The total perception of architectural spaces depends as much on the material and detail of the haptick realm as the taste of a meal depends on the flavors of authentic ingredients.
 
-Steven Holl
 

Opened in 1993, the facade renovation for the Storefront for Art and Architecture was constructed on a budget of only $45,000. Architect Steven Holl and artist Vito Acconci's concept for the project of inside becoming outside is achieved by composing the facade with hinged panels. Each panel's unique shape, relationship to other panels, and open or closed condition creates, when combined with environmental conditions, a different facade each day. The design takes its concept and finds a clear solution within a small budget, but the project is also indicative of much of Holl's work in its focus on creating space through detailing, proportion, and the manipulation of light.

 

Pie-shaped in plan, the design opens to the street on one facade; the other wall is part of the building the Storefront is encased in. The long, solid wall is treated as gallery space, while the "fat" part of the plan is used for an office and storage. The narrow space of the gallery forces the visitor to confront the works presented. It is possible to glimpse what is on display through the exterior panels, but when inside one is caught in an ever contracting space.

 

Experiencing the space it is easy to see why many artists and architects have decided to create installations specific to the Storefront. Being there it is difficult to decide between paying attention to the work displayed or the space and the panels in their seemingly random juxtaposition.
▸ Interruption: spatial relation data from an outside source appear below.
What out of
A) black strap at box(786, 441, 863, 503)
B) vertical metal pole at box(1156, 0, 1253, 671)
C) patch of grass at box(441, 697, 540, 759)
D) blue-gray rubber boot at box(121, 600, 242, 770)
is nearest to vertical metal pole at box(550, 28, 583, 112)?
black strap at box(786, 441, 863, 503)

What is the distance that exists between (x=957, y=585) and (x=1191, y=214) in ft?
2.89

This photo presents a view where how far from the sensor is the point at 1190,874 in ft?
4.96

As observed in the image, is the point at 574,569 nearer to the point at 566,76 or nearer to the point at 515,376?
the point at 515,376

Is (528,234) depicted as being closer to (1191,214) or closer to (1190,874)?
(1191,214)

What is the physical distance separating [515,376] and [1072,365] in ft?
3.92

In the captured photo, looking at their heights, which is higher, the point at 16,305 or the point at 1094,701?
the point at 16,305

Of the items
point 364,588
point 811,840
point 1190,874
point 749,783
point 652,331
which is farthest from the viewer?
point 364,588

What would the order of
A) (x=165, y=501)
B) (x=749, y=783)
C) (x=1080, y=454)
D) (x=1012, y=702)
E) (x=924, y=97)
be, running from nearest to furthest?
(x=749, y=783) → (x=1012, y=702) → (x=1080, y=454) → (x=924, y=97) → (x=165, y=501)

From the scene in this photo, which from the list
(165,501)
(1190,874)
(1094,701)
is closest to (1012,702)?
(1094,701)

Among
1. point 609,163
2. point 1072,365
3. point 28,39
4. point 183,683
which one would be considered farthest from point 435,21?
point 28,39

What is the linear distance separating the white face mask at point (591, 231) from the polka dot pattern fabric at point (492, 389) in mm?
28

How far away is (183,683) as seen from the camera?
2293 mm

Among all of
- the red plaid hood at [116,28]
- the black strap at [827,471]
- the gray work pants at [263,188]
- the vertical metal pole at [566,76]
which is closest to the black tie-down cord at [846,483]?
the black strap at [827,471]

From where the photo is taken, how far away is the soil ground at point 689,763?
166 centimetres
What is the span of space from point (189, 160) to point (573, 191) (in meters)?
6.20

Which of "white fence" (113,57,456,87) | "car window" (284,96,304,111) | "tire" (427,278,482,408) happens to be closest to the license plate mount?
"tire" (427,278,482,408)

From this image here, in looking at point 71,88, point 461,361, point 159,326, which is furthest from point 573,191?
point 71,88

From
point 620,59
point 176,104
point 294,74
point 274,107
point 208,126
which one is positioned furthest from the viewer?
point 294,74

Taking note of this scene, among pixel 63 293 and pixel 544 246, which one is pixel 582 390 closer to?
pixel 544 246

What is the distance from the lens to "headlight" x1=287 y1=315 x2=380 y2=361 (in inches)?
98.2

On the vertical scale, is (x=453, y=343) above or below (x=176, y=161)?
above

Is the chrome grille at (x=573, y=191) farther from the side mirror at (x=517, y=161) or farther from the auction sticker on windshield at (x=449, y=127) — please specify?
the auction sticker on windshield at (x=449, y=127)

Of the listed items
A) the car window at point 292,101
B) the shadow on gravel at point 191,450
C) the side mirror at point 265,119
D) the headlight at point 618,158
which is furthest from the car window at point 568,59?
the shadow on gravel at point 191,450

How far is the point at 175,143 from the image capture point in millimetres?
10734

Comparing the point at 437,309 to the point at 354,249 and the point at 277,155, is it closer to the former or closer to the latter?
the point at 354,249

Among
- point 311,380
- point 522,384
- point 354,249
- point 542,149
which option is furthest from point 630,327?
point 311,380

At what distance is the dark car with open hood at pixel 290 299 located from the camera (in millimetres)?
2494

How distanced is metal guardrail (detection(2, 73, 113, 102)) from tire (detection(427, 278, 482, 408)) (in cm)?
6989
This randomness is anything but random though, in Holl's utilization of the golden section and other Renaissance-era rules of proportion. Although Holl's use of these rules does not contain the same meaning as when they originated, he carries a belief in the ability to fine-tune a design using these same rules, which many contemporary architects have abandoned.

 

Although constructed on a minimal budget the Storefront contains a level of detail not found in much construction of equal cost. The exterior panels are a supraboard face with metal reveals, and the gallery space is white gypsum board. Inside the remnants of the structure's old uses are found in the columns, floor and ceiling. Whether for budgetary reasons or effect, the decision creates a strong contrast between old and new, but also gives a hint of inspiration (for example the screw-heads of the exterior panels echo the bolts on the interior columns).

 

The most dramatic effect of the design is the relationship between the interior space and the street outside, of which light plays a great role. The different configurations of panels, coupled with the ever-changing exterior weather conditions, creates unique vignettes of the city from the inside, while changing the framed glimpses into the gallery. The use of irregularly shaped openings has reappeared in much of Holl's work since, though not necessarily to as strong an effect. Perhaps here he was given the most freedom, able to create a solution that does not completely control the building's influence and relation to the environment: a kinetic architecture.